Butler’ın bu romanı her ne kadar zaman yolculuğu gibi bir kurgu bilim konusu barındırsa da, köleliğin ve ırklar arası ayrımın şiddetini göstermesi açısından oldukça çarpıcı bir konuya sahiptir.
Hikâyemizin kahramanı Dana, pek çok kez kendi zamanına ve 19. yüzyıl başlarına gider gelir. Hatta bir defasında zamanda sıçrama yaparken kocası Kevin’ı da yanlışlıkla yanında sürükler. Bir zaman sonra kendisi döner ama Kevin o zamanda sıkışıp kalır. Uzun bir uğraş sonucu bulup tekrar 1976 yılına dönerler ama Kevin için zaman algısı zihninde ciddi bir şekilde kırılmış olur. O, karısı Dana gibi zamanlar arası olayları kontrol etmekte zorlanır.

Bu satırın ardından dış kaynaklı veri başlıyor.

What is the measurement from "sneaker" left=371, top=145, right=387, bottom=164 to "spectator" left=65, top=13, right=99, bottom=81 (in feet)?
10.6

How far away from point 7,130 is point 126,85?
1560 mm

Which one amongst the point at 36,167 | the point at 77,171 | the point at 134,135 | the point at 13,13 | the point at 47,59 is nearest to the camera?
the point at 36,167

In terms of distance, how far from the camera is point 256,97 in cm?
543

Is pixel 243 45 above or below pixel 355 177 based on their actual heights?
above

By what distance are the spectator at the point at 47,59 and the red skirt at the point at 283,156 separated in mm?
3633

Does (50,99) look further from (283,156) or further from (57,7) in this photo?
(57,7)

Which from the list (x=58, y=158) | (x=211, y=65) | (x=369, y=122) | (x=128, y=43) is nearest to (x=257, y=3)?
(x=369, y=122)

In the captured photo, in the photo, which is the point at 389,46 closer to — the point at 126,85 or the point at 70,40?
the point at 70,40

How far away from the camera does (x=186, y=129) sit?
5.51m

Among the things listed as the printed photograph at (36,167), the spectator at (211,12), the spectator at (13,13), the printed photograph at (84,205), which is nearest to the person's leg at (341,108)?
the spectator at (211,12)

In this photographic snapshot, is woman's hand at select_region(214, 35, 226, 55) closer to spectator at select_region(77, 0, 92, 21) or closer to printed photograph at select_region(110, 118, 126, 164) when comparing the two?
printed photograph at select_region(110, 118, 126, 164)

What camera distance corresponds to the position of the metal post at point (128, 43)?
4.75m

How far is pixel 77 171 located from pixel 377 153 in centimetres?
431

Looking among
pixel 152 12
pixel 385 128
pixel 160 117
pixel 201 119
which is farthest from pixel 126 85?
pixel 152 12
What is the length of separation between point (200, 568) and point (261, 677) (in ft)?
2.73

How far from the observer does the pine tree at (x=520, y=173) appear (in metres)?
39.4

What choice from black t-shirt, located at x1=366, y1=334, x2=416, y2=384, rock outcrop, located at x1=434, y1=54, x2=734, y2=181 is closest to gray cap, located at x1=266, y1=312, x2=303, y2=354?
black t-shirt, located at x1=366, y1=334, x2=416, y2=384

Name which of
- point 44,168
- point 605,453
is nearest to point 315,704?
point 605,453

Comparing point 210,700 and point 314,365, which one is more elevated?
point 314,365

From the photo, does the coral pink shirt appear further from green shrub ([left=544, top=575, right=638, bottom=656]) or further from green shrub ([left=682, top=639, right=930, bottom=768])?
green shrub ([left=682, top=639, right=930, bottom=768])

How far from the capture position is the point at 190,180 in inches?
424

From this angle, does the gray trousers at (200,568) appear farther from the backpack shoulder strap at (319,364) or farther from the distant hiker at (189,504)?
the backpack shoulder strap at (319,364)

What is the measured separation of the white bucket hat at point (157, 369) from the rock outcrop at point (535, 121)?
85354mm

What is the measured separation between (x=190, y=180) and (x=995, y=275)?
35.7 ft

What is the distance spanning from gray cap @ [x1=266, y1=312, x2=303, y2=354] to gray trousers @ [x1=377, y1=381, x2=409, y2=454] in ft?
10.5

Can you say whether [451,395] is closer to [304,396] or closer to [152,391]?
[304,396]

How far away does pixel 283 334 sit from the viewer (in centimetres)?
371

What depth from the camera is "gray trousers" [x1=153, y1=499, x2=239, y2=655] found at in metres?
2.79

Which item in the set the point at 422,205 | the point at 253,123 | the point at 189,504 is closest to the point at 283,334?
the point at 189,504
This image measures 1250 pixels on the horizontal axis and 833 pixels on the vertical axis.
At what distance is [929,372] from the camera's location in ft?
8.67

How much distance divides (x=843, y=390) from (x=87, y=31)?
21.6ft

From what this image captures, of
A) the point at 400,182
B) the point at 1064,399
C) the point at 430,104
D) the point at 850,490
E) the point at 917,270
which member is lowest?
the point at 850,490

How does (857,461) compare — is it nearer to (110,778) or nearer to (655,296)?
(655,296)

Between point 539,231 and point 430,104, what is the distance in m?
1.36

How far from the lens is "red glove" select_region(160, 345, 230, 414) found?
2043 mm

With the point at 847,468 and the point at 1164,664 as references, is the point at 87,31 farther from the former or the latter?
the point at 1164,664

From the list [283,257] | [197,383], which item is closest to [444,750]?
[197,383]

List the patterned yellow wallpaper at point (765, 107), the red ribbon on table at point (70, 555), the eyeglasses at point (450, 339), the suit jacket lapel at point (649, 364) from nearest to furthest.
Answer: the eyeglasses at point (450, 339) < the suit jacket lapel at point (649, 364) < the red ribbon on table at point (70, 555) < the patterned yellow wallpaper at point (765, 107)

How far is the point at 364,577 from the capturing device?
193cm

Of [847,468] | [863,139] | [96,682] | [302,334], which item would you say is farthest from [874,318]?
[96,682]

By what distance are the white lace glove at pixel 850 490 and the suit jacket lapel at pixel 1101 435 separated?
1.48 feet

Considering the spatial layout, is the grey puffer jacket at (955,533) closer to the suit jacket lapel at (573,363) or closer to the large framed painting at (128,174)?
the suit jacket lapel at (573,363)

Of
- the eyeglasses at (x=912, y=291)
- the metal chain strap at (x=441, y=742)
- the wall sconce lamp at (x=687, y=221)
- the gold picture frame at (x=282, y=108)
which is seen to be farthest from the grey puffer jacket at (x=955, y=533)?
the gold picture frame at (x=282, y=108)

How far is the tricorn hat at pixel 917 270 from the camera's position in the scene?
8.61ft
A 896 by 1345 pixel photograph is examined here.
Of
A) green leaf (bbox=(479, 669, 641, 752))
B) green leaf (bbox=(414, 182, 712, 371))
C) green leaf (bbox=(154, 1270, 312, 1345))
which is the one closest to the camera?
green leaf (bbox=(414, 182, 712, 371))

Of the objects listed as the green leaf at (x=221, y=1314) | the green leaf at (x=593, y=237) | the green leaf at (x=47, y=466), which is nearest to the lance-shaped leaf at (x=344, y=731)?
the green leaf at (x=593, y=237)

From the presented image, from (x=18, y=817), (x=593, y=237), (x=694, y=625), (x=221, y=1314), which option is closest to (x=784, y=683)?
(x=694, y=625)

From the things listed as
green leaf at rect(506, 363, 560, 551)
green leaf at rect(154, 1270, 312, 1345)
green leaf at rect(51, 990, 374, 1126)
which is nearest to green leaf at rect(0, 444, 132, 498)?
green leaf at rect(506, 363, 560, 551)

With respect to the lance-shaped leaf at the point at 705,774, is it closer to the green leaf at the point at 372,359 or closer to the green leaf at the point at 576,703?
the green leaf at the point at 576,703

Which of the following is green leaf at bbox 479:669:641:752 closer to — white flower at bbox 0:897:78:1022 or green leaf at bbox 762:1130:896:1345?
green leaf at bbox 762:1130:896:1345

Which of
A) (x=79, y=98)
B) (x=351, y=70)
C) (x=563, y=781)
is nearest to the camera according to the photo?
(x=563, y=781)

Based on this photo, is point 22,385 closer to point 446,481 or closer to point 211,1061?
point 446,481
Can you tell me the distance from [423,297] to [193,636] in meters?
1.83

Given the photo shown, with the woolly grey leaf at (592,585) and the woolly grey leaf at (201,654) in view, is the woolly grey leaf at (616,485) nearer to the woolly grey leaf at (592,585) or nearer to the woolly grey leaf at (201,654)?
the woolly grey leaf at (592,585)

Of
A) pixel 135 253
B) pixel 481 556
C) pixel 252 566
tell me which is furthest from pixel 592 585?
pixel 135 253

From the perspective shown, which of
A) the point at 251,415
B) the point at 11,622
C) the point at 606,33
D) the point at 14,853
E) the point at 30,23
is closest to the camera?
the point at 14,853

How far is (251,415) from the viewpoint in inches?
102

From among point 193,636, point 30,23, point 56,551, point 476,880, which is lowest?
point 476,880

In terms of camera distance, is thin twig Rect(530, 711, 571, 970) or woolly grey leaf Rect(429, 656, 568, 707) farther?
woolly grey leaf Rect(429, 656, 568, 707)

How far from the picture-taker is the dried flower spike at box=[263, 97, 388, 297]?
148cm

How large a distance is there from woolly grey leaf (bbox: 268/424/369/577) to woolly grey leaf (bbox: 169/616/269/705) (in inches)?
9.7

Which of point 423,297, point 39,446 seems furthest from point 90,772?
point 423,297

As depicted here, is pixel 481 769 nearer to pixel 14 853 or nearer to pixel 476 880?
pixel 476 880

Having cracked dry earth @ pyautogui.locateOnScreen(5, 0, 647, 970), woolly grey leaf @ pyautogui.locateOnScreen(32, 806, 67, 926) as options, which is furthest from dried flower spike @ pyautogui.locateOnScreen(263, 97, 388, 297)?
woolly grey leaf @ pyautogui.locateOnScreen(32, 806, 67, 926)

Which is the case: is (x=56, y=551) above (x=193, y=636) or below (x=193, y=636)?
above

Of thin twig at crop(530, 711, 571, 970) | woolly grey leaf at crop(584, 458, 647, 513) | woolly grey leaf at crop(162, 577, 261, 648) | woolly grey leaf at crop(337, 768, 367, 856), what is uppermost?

En sonunda Dana bilmem kaçıncı kez Rufus’un hayatını kurtarmak için geri döner ama her seferinde olduğu gibi Rufus Dana’yı bırakmak istemez. Bu kez de yine zorbalıklarına devam eder ve Dana’ya tecavüz etmeye kalkar. O da sürekli yanında taşıdığı bıçakla onu öldürür. Fakat bu kez aralarındaki arbede sonucu bir kolu ciddi şekilde zarar görmüştür. Rufus’u öldürse de sol koluna sıkı sıkı kenetlemiş elinden kurtulamaz. Tam o sırada yine baş dönmesi ve mide bulantısı yeniden başlar. Bu, Dana'nın tekrar kendi zamanına dönme sinyalidir. Ne yazık ki sol kolu bu zaman sıçramasında Maryland’de kalır. Yani Dana her ne kadar kendi ırksal geçmişiyle yüzleşse de bir parçasını o zamanda bırakmak zorunda kalır. Geçmişin bugünde bıraktığı silinmez fiziksel bir iz gibi Dana da artık kendi zamanında bir şeyleri eksik yaşamaya mahkûm olur.
Kitabı okuyup bitirdiğimde aklıma şöyle bir soru geldi:
Peki bizler bugün hangi tarihî yükleri, geçmişe ait hangi izleri veya hangi eksiklikleri taşıyoruz üzerimizde?
“Geçmiş geçmemişse, geçmiş olsun.” demiştim bir zamanlar. Geçmiş sadece hatırlanacak anılar, bitmiş ve yaşanmış zamanlar değildir. O bazen tıpkı Dana gibi tarihî bir yük, kolektif bir travma da olabilir. Bu sebeple onunla yüzleşmek ve hesaplaşmak da gerekebilir.
Octavia E. Butler’ın yazmış olduğu Yakın isimli romanı okursanız, içinde bolca ırkçılık, cinsiyet eşitsizliği, gücün yarattığı derin ve acı veren bağlantılarını keşfedebilirsiniz. Yakın bir bilim kurgu romanı değildir. Bu roman, bilim kurgu sosuna batırılmış bir dönemin rahatsız edici gerçekleridir.
Başka bir Akıl Fikir Gezegeni bölümünde görüşünceye dek, sağlıcakla kalın.